Sammlung der Entscheidungen des Schweizerischen Bundesgerichts
Collection des arrêts du Tribunal fédéral suisse
Raccolta delle decisioni del Tribunale federale svizzero

BGE 96 IV 56



96 IV 56

14. Extrait de l'arrêt de la Cour de cassation pénale du 3 juillet 1970
dans la cause D. contre dame E. et Ministère public du canton de Vaud.
Regeste

    Art. 173 Ziff. 2 StGB. Guter Glaube einer Ehefrau, die zur Stützung
eines Scheidungsbegehrens gemäss Art. 137 ZGB behauptet, ihr Mann habe
Geschlechtsverkehr mit einem jungen Mädchen gehabt.

Auszug aus den Erwägungen:

Erwägung 3

    3.- En alléguant, à l'appui de sa demande en divorce, que son mari
avait entretenu des rapports sexuels avec D., dame E. a certes accusé la
jeune fille de tenir une conduite contraire à l'honneur (art. 173 ch. 1
CP), à savoir d'être la complice d'un adultère. Les éléments constitutifs
du délit de diffamation sont ainsi réunis. Cependant, l'inculpée n'a
pas agi sans motif suffisant (art. 173 ch. 3 CP), mais pour défendre
ses intérêts dans un procès en divorce. Dès lors, elle n'encourt aucune
peine, en vertu de l'art. 173 ch. 2 CP, si elle prouve qu'elle avait des
raisons sérieuses de tenir de bonne foi ses allégations pour vraies. La
jurisprudence est moins stricte, dans les exigences touchant à la preuve
de la bonne foi, lorsque les assertions qui portent atteinte à l'honneur
ont été faites dans un procès, en vue de sauvegarder des intérêts légitimes
(RO 86 IV 175).

    L'époux qui ouvre une action en divorce et qui entend se prévaloir de
la cause déterminée prévue à l'art. 137 CC doit nécessairement alléguer
des faits dont il résulte que son conjoint a commis adultère. Seule
l'administration des preuves permettra de juger si les allégations sont
fondées ou non. Aussi bien, l'époux demandeur - ou son avocat - sera-t-il
parfois placé devant l'alternative de renoncer à défendre ses intérêts
ou d'alléguer des faits attentatoires à l'honneur de la partie adverse
ou d'un tiers et qui pourraient se révéler inexacts. Du point de vue
de l'art. 173 CP, il faut tenir compte de ces difficultés pour examiner
les motifs qu'avait le plaideur de se convaincre de la véracité de ses
allégations ou de s'abstenir de les vérifier (RO 86 IV 176).

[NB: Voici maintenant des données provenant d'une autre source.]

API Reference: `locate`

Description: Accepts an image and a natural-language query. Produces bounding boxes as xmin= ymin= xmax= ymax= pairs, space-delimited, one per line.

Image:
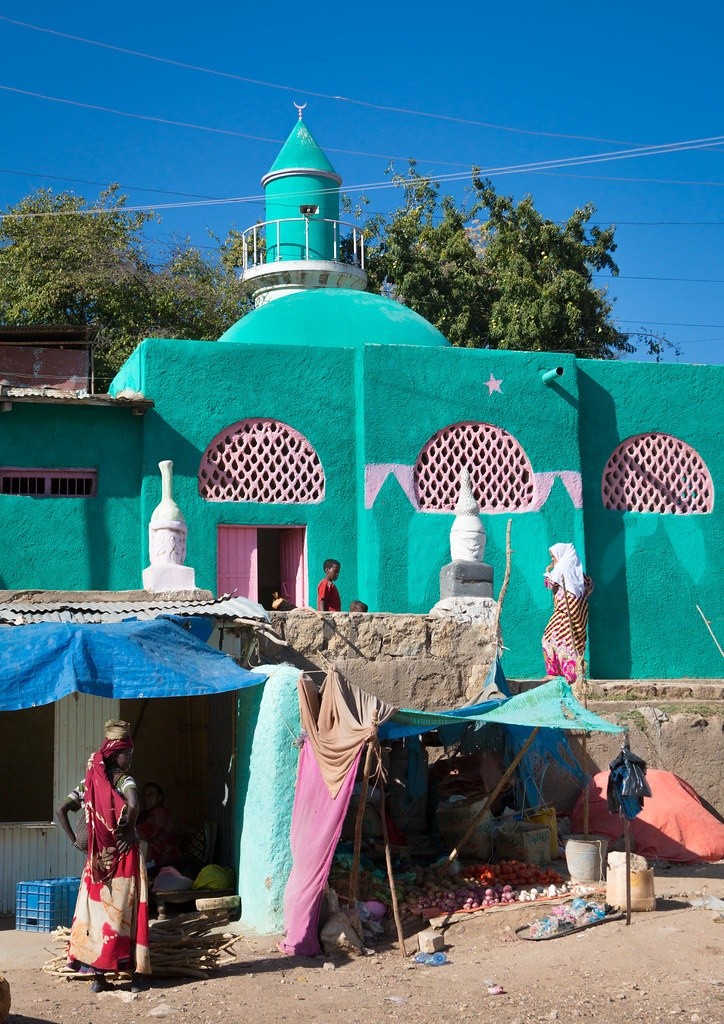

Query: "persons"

xmin=56 ymin=720 xmax=154 ymax=991
xmin=135 ymin=783 xmax=181 ymax=877
xmin=318 ymin=559 xmax=342 ymax=611
xmin=541 ymin=543 xmax=595 ymax=685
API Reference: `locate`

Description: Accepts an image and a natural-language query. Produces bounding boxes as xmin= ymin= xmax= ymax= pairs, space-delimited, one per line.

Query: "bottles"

xmin=414 ymin=952 xmax=445 ymax=966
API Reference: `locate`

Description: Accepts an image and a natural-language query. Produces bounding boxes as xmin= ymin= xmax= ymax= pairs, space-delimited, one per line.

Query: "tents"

xmin=1 ymin=592 xmax=631 ymax=958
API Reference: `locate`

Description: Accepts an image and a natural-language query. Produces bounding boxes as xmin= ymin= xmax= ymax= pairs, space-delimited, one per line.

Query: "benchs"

xmin=136 ymin=819 xmax=234 ymax=920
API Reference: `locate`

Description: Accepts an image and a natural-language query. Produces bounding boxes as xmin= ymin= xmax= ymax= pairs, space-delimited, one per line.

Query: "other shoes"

xmin=92 ymin=982 xmax=115 ymax=992
xmin=542 ymin=675 xmax=558 ymax=681
xmin=78 ymin=964 xmax=103 ymax=977
xmin=67 ymin=961 xmax=80 ymax=969
xmin=131 ymin=977 xmax=161 ymax=993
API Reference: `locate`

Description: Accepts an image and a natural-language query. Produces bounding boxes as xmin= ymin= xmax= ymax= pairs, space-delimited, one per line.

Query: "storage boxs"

xmin=436 ymin=793 xmax=552 ymax=867
xmin=15 ymin=877 xmax=82 ymax=933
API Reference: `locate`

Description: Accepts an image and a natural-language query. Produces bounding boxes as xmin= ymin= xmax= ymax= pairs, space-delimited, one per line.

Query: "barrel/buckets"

xmin=563 ymin=835 xmax=610 ymax=883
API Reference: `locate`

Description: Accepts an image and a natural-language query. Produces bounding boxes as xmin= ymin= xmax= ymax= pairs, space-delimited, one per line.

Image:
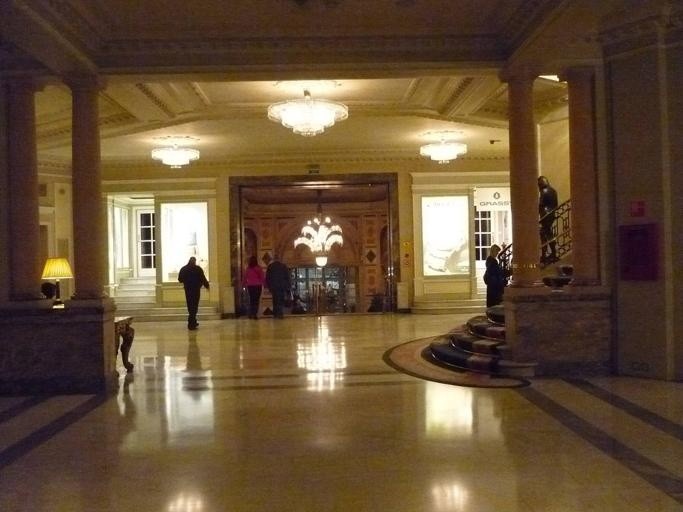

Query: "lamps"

xmin=151 ymin=136 xmax=201 ymax=169
xmin=267 ymin=80 xmax=348 ymax=137
xmin=41 ymin=257 xmax=74 ymax=309
xmin=419 ymin=130 xmax=467 ymax=165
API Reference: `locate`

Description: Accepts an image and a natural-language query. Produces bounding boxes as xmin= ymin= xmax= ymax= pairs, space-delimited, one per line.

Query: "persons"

xmin=291 ymin=298 xmax=305 ymax=313
xmin=242 ymin=256 xmax=266 ymax=319
xmin=484 ymin=245 xmax=510 ymax=307
xmin=264 ymin=254 xmax=292 ymax=319
xmin=538 ymin=176 xmax=559 ymax=261
xmin=178 ymin=256 xmax=210 ymax=330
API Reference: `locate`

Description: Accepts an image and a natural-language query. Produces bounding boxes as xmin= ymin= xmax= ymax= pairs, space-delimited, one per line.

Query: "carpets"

xmin=382 ymin=336 xmax=532 ymax=389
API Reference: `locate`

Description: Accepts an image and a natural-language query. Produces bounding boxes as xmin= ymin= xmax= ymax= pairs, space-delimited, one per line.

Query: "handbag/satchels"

xmin=285 ymin=295 xmax=292 ymax=308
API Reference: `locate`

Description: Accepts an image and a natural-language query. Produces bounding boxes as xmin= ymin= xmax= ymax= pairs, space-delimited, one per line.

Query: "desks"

xmin=114 ymin=316 xmax=135 ymax=377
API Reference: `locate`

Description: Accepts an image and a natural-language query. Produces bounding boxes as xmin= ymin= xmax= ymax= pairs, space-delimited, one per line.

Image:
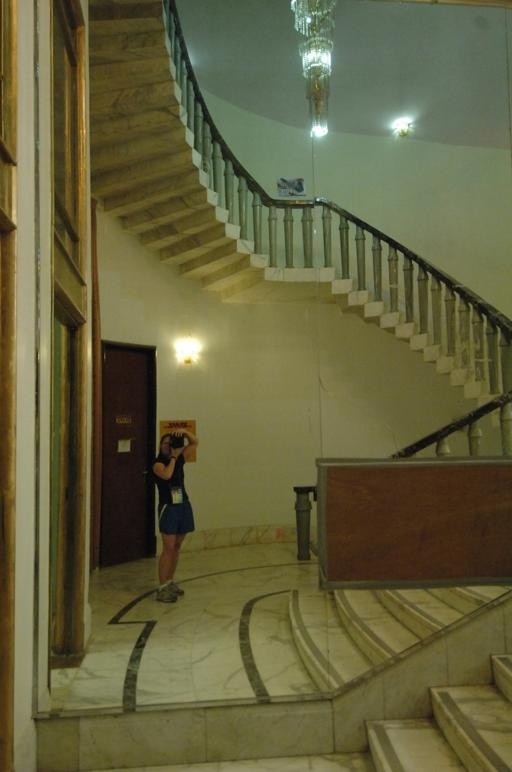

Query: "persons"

    Entendue par le Juge informateur, dame E. a déclaré:

    "Au mois d'août 1968, j'ai appris par la mère de la jeune fille
(c'est-à-dire D.) que durant le séjour de cette dernière à B., mon mari
n'avait pas cessé de lui courir après. D'autre part, il m'est revenu que
la jeune fille avait lavé le dos de mon mari alors qu'il était dans sa
baignoire. J'ai rapporté ces faits à mon avocat. Je n'ai rien affirmé
d'autre, bien que j'aie pensé que la jeune fille pouvait avoir entretenu
des relations sexuelles avec mon mari."

    Dans la mesure où la demande en divorce énoncerait d'autres faits
que les renseignements donnés par l'inculpée à son avocat, celui-ci en
serait seul responsable. Toutefois, l'autorité cantonale a manifestement
considéré que dame E. avait admis le contenu de la demande. Et elle a
jugé avec raison que l'inculpée pouvait de bonne foi tenir pour vraie
la déduction tirée des renseignements dont elle disposait. En effet,
elle avait appris d'une source apparemment digne de foi que son mari
avait emmené la jeune fille à B., qu'il l'avait logée dans une chambre
communiquant avec son studio, qu'il avait obtenu d'elle qu'elle lui lave
le dos alors qu'il était dans sa baignoire et qu'il l'avait poursuivie de
ses assiduités. Elle ne pouvait pas procéder à une enquête pour vérifier le
bien-fondé de ces renseignements. Elle se fût alors exposée au reproche de
circonvenir des témoins avant leur audition dans le procès en divorce. De
ces faits, qui sont aussi allégués dans la demande en divorce, mais qui
ne sont pas visés par la plainte, dame E. avait des raisons sérieuses de
conclure que son mari avait entretenu des rapports sexuels avec D. Dès
lors, elle pouvait invoquer l'adultère à l'appui de sa demande en divorce,
sans être punissable en vertu de l'art. 173 CP.